The remaining "twin" plants of San Foca hydroelectric plant and Villa Rinaldi hydroelectric plant in the municipality of San Quirino, built by SADE in 1953 and fed by the Lake Barcis, (head of 52.11 m and 48.29 m and vertical-axis Francis turbine-alternator of 5 MW), were upgraded in 1985 with the addition of a second vertical-axis Francis turbine-alternator unit and synchronous generator, both 9 MW. Additionally, in 2013, the restoration of the prestressed concrete penstocks feeding the first installed unit was carried out, with the insertion of 12-meter-long fiberglass pipes over the entire 2,354-meter length.

In 1997, a fifth plant was built near Cordenons. Due to the terrain rich in springs, the Wellpoint system was used in its construction.
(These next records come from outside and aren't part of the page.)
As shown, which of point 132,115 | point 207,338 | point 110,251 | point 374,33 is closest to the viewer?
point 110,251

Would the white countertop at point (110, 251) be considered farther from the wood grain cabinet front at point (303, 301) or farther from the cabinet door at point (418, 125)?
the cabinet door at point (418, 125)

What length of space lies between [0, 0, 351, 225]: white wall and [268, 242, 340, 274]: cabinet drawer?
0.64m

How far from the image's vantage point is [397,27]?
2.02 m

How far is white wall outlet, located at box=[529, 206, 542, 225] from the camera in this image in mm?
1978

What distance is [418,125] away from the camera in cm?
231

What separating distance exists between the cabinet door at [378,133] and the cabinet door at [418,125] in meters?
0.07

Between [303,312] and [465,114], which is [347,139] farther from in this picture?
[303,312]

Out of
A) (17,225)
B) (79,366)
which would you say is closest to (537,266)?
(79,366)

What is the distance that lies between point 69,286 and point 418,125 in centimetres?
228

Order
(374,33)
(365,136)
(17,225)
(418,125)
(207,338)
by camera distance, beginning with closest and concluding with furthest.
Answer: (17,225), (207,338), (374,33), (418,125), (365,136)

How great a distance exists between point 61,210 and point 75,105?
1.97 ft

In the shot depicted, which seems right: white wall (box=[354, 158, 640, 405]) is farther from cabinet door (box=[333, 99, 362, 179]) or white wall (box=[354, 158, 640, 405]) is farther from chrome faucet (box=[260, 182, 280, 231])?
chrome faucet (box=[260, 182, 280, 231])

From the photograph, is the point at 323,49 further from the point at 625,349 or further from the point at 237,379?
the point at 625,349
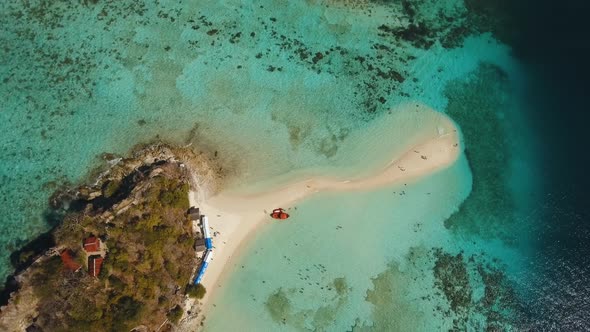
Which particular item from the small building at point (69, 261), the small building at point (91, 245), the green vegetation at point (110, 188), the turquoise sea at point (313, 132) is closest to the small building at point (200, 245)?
the turquoise sea at point (313, 132)

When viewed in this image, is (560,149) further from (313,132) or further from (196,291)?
(196,291)

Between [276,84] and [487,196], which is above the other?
[276,84]

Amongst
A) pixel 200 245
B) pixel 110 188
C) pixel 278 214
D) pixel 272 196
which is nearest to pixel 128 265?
pixel 200 245

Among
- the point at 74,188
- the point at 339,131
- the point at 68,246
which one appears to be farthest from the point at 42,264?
the point at 339,131

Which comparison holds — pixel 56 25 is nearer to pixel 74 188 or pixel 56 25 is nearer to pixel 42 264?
pixel 74 188

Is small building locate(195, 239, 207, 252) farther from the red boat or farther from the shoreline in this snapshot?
the red boat

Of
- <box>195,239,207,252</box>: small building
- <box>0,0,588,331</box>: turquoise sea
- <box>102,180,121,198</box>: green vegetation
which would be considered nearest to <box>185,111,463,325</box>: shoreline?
<box>0,0,588,331</box>: turquoise sea
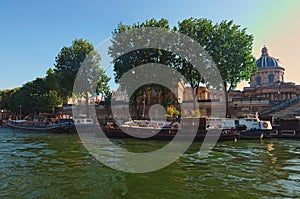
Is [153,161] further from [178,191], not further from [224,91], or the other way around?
[224,91]

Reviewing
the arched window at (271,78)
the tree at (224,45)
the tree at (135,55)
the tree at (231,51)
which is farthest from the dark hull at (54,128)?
the arched window at (271,78)

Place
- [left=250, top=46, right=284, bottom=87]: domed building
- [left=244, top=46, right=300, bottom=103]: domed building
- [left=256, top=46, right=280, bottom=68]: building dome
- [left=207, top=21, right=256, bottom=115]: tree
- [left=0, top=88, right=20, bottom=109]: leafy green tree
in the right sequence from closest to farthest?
[left=207, top=21, right=256, bottom=115]: tree → [left=244, top=46, right=300, bottom=103]: domed building → [left=250, top=46, right=284, bottom=87]: domed building → [left=0, top=88, right=20, bottom=109]: leafy green tree → [left=256, top=46, right=280, bottom=68]: building dome

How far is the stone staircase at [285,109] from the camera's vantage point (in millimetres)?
37037

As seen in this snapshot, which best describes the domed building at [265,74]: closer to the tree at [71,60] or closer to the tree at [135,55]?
the tree at [135,55]

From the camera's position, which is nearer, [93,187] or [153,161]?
[93,187]

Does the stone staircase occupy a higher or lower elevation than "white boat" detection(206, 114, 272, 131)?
higher

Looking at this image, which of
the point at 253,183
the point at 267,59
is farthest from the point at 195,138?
the point at 267,59

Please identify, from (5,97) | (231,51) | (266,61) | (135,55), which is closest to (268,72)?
(266,61)

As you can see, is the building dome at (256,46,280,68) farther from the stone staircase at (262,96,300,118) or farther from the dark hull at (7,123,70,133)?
the dark hull at (7,123,70,133)

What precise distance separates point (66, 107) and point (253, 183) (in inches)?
2446

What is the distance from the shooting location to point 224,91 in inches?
1508

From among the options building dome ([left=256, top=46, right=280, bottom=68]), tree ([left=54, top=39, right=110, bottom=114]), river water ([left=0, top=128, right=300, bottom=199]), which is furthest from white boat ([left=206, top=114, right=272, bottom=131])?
building dome ([left=256, top=46, right=280, bottom=68])

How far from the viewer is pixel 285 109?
3847cm

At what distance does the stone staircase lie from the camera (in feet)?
122
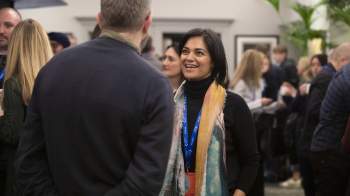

The plant derives water from the terminal part of the existing discharge channel of the Villa Rinaldi hydroelectric plant, where the loading basin and intake structure were created. The pressurized derivation channel, approximately 3,780 m long, consists of two buried prestressed concrete pipes that connect to the base of the piezometric tower. From here, a short penstock ends with a distributor with three branches leading to three vertical-axis turbine-alternator units with Francis turbines and asynchronous generators. The water discharged from the plant is returned, via a channel, to the Meduna stream. After the plant's construction, a private company built a mini-hydro plant to use the residual head on the return to the Meduna stream.